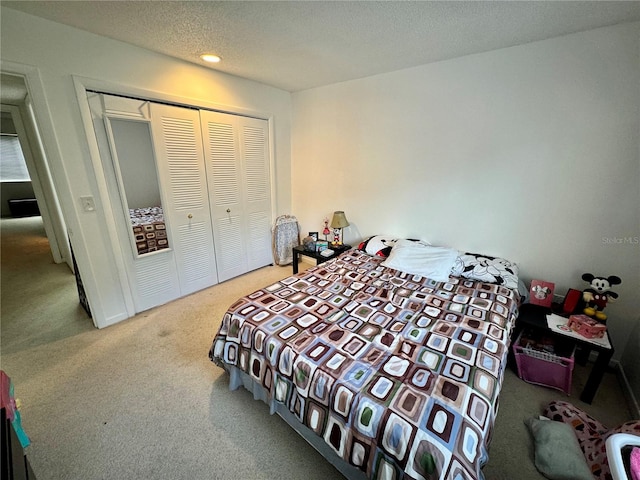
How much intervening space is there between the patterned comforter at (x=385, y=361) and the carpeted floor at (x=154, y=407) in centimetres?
28

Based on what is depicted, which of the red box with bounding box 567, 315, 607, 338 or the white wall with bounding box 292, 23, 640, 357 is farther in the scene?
the white wall with bounding box 292, 23, 640, 357

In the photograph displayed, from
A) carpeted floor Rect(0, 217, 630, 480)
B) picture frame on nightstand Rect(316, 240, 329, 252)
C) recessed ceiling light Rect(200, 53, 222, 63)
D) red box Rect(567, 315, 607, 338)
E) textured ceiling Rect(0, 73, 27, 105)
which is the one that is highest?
recessed ceiling light Rect(200, 53, 222, 63)

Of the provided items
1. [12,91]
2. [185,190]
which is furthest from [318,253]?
[12,91]

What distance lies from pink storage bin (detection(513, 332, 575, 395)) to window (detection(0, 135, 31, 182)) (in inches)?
391

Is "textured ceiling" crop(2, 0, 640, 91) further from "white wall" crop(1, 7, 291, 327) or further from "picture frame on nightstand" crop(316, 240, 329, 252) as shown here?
"picture frame on nightstand" crop(316, 240, 329, 252)

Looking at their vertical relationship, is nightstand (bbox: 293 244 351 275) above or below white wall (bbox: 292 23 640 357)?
below

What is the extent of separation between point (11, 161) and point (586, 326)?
10.7m

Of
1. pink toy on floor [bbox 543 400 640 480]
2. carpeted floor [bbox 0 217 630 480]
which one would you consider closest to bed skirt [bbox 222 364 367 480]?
carpeted floor [bbox 0 217 630 480]

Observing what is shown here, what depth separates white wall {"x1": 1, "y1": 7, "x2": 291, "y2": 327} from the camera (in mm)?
1681

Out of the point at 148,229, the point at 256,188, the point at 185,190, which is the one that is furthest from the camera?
the point at 256,188

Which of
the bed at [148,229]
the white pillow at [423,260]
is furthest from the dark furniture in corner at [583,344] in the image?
the bed at [148,229]

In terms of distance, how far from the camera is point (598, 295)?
5.69ft

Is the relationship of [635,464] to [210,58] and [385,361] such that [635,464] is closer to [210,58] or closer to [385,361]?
[385,361]

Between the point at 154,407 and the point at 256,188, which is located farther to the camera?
the point at 256,188
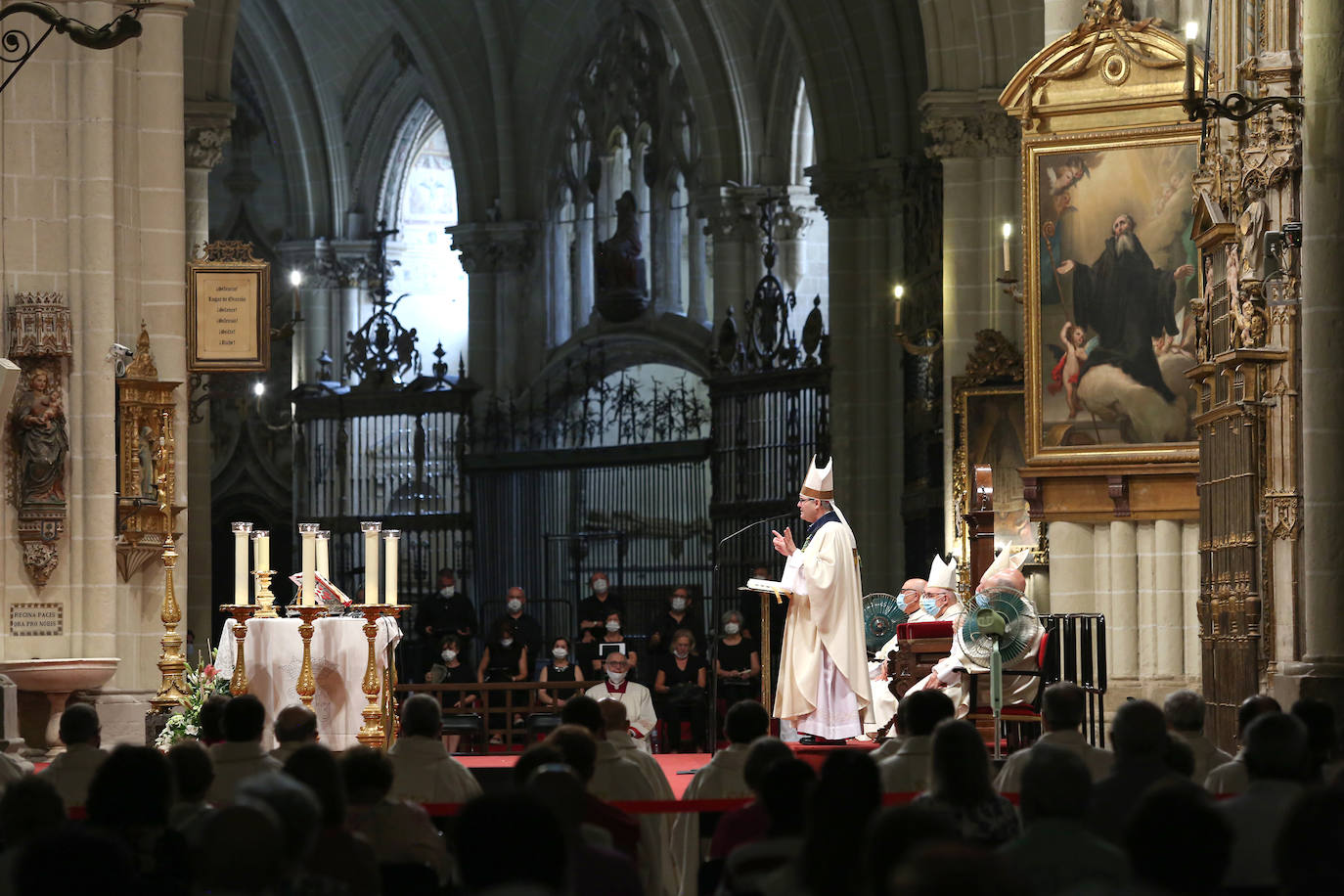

- - - -

=== Written request ===
Reproduce the listing above in full, changing every instance of "textured ceiling" to "stippled ceiling" and leaving all other text unchanged. Leave out the pictures.

=== Task output ===
How much intervening space is there between the patterned comforter at (x=385, y=361) and the carpeted floor at (x=154, y=407) in centimetres?
28

Based on what is depicted, which of the red box with bounding box 567, 315, 607, 338 or the white wall with bounding box 292, 23, 640, 357 is farther in the scene?
the white wall with bounding box 292, 23, 640, 357

In the photograph displayed, from
A) carpeted floor Rect(0, 217, 630, 480)
B) picture frame on nightstand Rect(316, 240, 329, 252)
C) recessed ceiling light Rect(200, 53, 222, 63)
D) red box Rect(567, 315, 607, 338)
E) stippled ceiling Rect(0, 73, 27, 105)
which is the one that is highest?
recessed ceiling light Rect(200, 53, 222, 63)

Of the provided items
1. [12,91]
2. [185,190]
which is furthest from [318,253]?
[12,91]

What distance lies from pink storage bin (detection(513, 332, 575, 395)) to window (detection(0, 135, 31, 182)) (in inches)?
391

Is "stippled ceiling" crop(2, 0, 640, 91) further from "white wall" crop(1, 7, 291, 327) or further from "picture frame on nightstand" crop(316, 240, 329, 252) as shown here?
"picture frame on nightstand" crop(316, 240, 329, 252)

Looking at their vertical relationship, is nightstand (bbox: 293 244 351 275) above or below white wall (bbox: 292 23 640 357)?
below

What is the extent of separation between point (11, 161) and point (586, 326)?
10.7m

Of
1. pink toy on floor [bbox 543 400 640 480]
2. carpeted floor [bbox 0 217 630 480]
which one would you consider closest to bed skirt [bbox 222 364 367 480]?
carpeted floor [bbox 0 217 630 480]

Observing what is shown here, what depth separates white wall {"x1": 1, "y1": 7, "x2": 291, "y2": 327} from the camera (in mm)?
1681

Out of the point at 148,229, the point at 256,188, the point at 185,190, which is the one that is furthest from the camera?
the point at 256,188

Which of
the bed at [148,229]
the white pillow at [423,260]
is furthest from the dark furniture in corner at [583,344] in the image?
the bed at [148,229]

In terms of distance, how far from the camera is point (598, 295)?
5.69ft

Is the relationship of [635,464] to [210,58] and [385,361] such that [635,464] is closer to [210,58] or closer to [385,361]?
[385,361]

Between the point at 154,407 and the point at 256,188, which is located farther to the camera?
the point at 256,188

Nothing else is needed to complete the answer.